Communications Audit (© photon_photo / Fotolia.com)
Communications Audit (© photon_photo / Fotolia.com)

A      communications audit is one of the most important things that you can do for your company. Every company needs to improve in some areas, and ensuring that your Communications are as effective as they can be is vital to your success in business. But how do you conduct a communications audit? We will explore the term thoroughly in this article and help you understand it better.

Definition of a Communication Audit

The communication audit is a process that companies go through in order to determine how good their communications are. Communication involves how a company or organization sends and receives information; or shares it with varying audiences.

For each type of communications that a company does, or the type of audience that they are targeting with that communications, an audit needs to be completed. You'll be able to find out where you are strongest and where you are weakest when it comes to communications (both external and internal).

Goals of a Communication Audit

You'll have a number of goals with this audit.

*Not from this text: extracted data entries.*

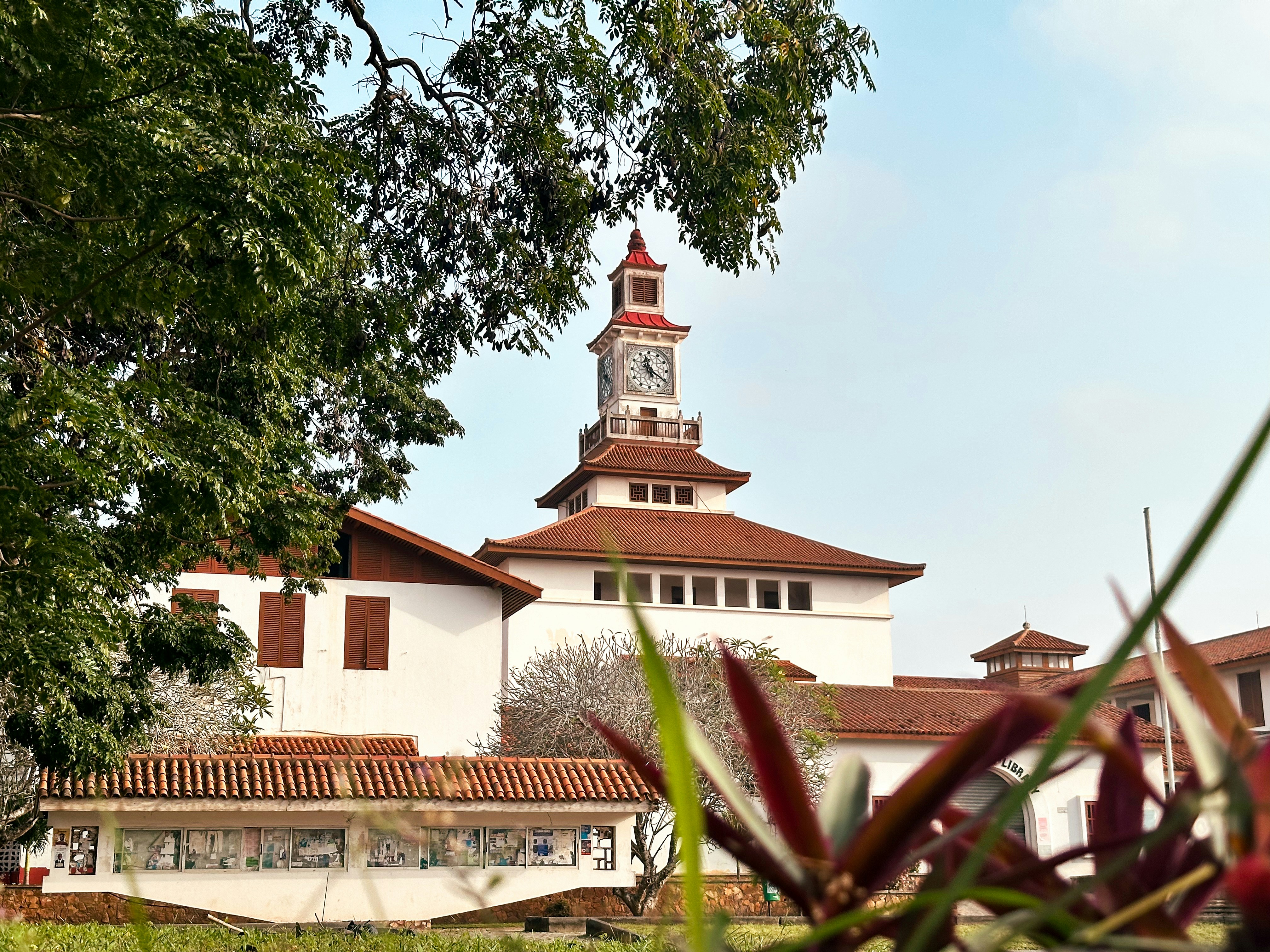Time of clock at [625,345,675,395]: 11:20
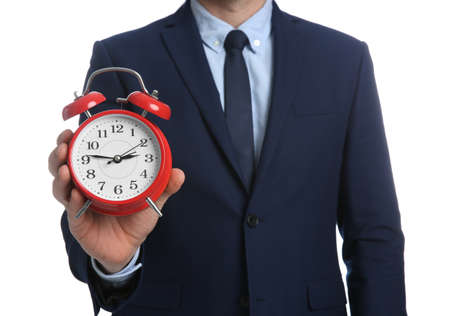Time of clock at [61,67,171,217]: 2:46
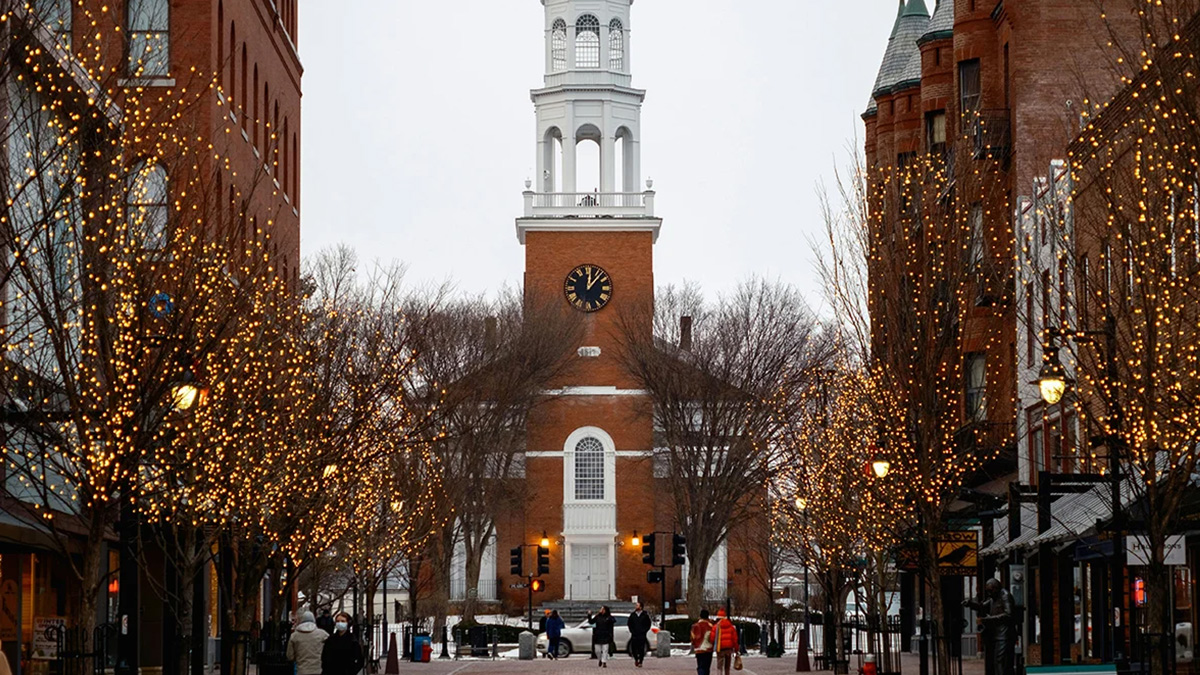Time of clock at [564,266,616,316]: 12:06
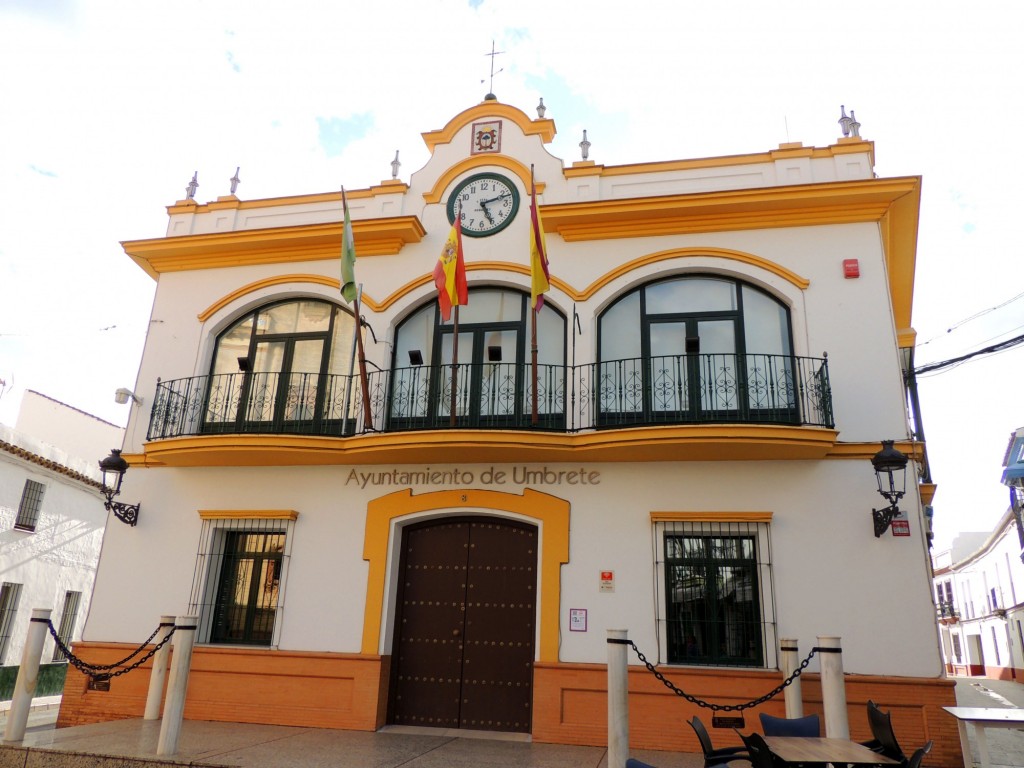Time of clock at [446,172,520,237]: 5:11
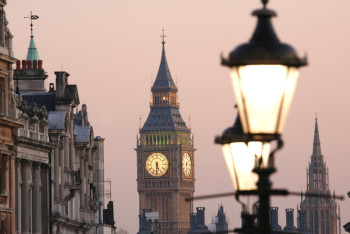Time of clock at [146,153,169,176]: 5:30
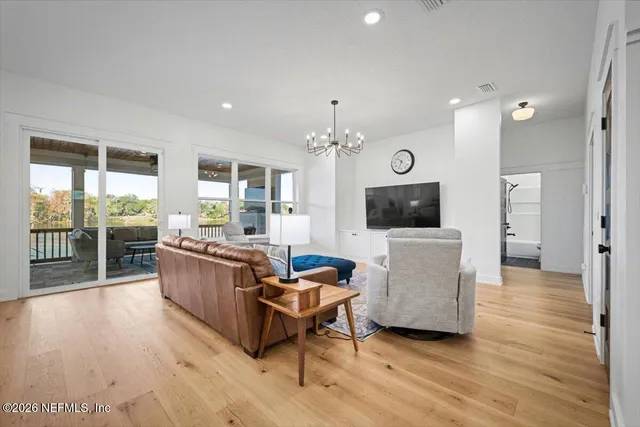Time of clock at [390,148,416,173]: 10:34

You want to identify who your key audiences are and how effective you've been about communicating with them. How much do they know about your products or services and your business in general? What mistakes did you make in the past when it comes to communications? What opportunities did you miss? Most of all, how can you ensure better communication in the future.

Process of a Communication Audit

Conducting a communications audit will require several steps, each of them taken individually to ensure that your audit is successful. Your first step is to identify what exactly you are auditing.  Make a list of everything, including corporate identity elements, logos, signs, promotional materials, brochures, your website, your media coverage and your most successful PR tactics.

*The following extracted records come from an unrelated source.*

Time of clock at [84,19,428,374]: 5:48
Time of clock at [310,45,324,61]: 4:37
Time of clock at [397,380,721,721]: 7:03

Next, you have to decide what kind of message you are going to use to gather this information and conduct the audit. This may include surveys, focus groups or interviews. Your next step will be to actually gather the information. Decide what questions you need answered and use them to gather information from these customers. Besides individual customers, you may also want to determine how much your local community knows about you as a whole. You may want to choose a third party to conduct research with your customers and community.

Your next step is to talk to your staff and get feedback from them as to what they feel your strengths and weaknesses are when it comes to communications. Obviously, your key people are going to be your top priority, but you might be surprised at how much feedback valuable feedback you can get from someone further down on the company ladder. Your main goal here is to ensure that everyone is working from the same playbook. Your company should be a single voice with a consistent message.

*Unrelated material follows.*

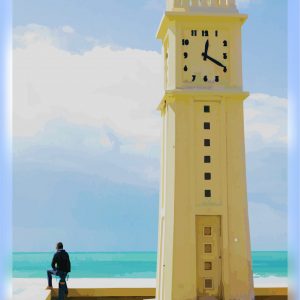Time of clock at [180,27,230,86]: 12:19
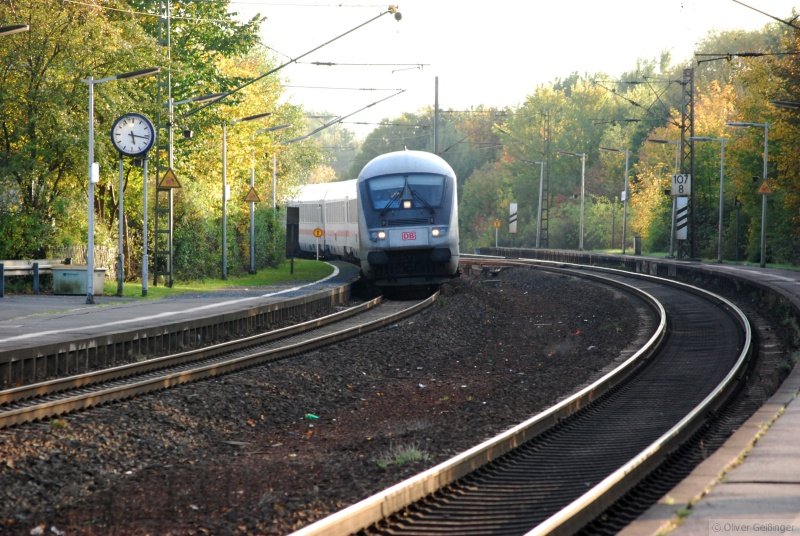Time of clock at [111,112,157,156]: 5:16
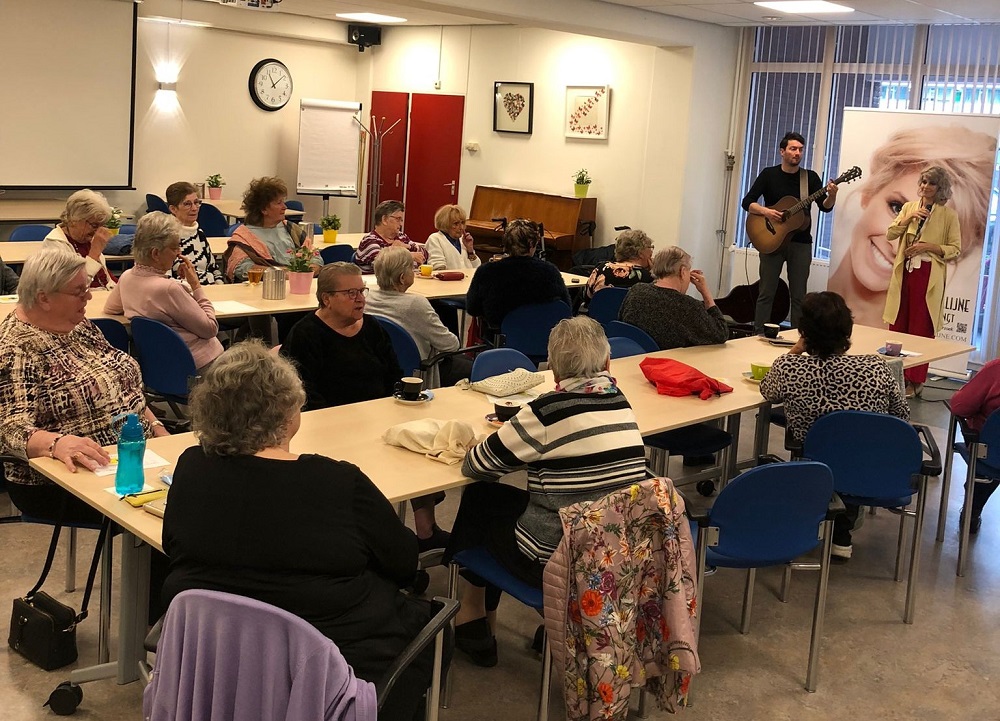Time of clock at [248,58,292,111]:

Next, you want to look at your media coverage. You may already have all of your press clippings saved somewhere. If not, then your first step with this task is going to be searching out all of the different publications that you have been in and create that folder of press clippings in the first place. If you have not been keeping up with your press coverage, you definitely want to start. A good method to use is Google news alerts which will let you know if your company is mentioned in the news. You may have to look at print publications manually.

Next, you want to do your analysis based on all of the information that you have gathered. You want to make a list of your strengths when it comes to communications and all of the areas where you could use some work. Include any future opportunities that you have for better communications.

OpenPR-Tip: Your penultimate step is to create a plan for better communications in the future.  Once you have your analysis finished, you have a place to start. Create a plan using this data, ensuring that your goals are clear and in a format that will allow you to easily present it, because that is going to be your final step.

Finally, you want to present your communications plan with key people within your company. It does no good to do a communications audit and then keep the results to yourself. Present your new communications plan to those in your organization with the power to act on the plan, and continually improve your company communications.